### Task goal
Put the lines from the one containing "What is the measurable" through the last line of the items, both ends included, into a numbered list, and leave out blank lines.

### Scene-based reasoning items

* * * * * * * * *

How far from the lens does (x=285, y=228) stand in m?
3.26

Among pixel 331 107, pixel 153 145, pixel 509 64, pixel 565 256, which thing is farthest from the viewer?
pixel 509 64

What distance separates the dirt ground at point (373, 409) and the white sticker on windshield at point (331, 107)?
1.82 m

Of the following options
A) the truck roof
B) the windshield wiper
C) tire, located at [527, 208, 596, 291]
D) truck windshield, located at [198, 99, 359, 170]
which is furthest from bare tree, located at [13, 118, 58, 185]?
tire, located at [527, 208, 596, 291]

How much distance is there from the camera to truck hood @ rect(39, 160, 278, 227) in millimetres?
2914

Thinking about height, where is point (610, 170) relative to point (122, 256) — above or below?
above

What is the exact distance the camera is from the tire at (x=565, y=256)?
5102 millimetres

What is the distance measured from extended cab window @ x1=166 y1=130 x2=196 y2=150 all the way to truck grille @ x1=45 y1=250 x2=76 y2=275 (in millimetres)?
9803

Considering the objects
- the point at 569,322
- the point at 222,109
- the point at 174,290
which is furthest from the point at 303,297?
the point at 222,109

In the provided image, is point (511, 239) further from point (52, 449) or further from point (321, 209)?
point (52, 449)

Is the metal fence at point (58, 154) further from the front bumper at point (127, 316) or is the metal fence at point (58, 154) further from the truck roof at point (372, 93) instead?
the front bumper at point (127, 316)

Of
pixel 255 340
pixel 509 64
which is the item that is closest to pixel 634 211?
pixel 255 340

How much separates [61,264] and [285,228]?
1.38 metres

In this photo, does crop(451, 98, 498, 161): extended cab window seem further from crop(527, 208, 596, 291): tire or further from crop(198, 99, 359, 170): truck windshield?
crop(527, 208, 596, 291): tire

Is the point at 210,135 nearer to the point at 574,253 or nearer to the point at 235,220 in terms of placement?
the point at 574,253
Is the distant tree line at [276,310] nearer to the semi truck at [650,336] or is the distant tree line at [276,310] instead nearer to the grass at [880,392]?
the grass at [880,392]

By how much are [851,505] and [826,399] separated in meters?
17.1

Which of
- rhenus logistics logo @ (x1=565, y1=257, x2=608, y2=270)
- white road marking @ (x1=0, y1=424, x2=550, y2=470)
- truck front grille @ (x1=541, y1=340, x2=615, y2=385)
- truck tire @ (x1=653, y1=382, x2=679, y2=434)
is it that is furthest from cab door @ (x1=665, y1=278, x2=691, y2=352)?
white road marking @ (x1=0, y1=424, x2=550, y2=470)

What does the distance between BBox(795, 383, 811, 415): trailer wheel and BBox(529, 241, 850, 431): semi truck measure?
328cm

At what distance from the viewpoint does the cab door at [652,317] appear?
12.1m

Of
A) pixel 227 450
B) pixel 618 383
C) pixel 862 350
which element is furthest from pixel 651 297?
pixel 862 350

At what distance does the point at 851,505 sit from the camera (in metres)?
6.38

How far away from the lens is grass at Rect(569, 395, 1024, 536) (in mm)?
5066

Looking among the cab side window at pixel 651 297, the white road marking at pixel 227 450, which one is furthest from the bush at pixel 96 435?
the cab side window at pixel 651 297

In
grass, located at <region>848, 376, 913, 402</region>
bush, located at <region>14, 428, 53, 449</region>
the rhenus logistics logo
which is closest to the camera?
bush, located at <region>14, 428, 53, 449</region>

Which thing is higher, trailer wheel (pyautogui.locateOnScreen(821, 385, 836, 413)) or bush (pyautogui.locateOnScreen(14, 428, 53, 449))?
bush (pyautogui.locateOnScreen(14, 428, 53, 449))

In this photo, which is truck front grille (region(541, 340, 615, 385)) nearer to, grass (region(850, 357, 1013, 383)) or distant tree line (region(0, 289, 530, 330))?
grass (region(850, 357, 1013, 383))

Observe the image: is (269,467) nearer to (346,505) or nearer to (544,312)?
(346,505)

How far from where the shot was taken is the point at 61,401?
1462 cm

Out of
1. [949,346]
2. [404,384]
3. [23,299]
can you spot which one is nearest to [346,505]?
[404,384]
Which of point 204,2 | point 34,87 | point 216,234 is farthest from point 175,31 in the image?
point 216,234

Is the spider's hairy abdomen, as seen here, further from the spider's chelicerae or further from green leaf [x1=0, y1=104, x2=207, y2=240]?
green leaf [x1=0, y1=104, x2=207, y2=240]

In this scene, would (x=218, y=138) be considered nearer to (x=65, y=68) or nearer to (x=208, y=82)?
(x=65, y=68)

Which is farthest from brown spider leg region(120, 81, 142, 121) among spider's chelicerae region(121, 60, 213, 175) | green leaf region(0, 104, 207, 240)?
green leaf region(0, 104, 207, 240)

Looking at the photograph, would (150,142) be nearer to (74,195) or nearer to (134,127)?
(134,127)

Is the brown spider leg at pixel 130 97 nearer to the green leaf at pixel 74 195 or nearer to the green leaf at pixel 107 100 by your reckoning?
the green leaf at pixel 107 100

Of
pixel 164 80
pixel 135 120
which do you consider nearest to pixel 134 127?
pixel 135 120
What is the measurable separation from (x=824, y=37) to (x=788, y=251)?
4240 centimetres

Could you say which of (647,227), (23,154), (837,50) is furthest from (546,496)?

* * * * * * * * *

### Task result
1. What is the measurable separation from (x=824, y=37) to (x=788, y=251)?
2. 4240 centimetres
3. Could you say which of (647,227), (23,154), (837,50) is furthest from (546,496)?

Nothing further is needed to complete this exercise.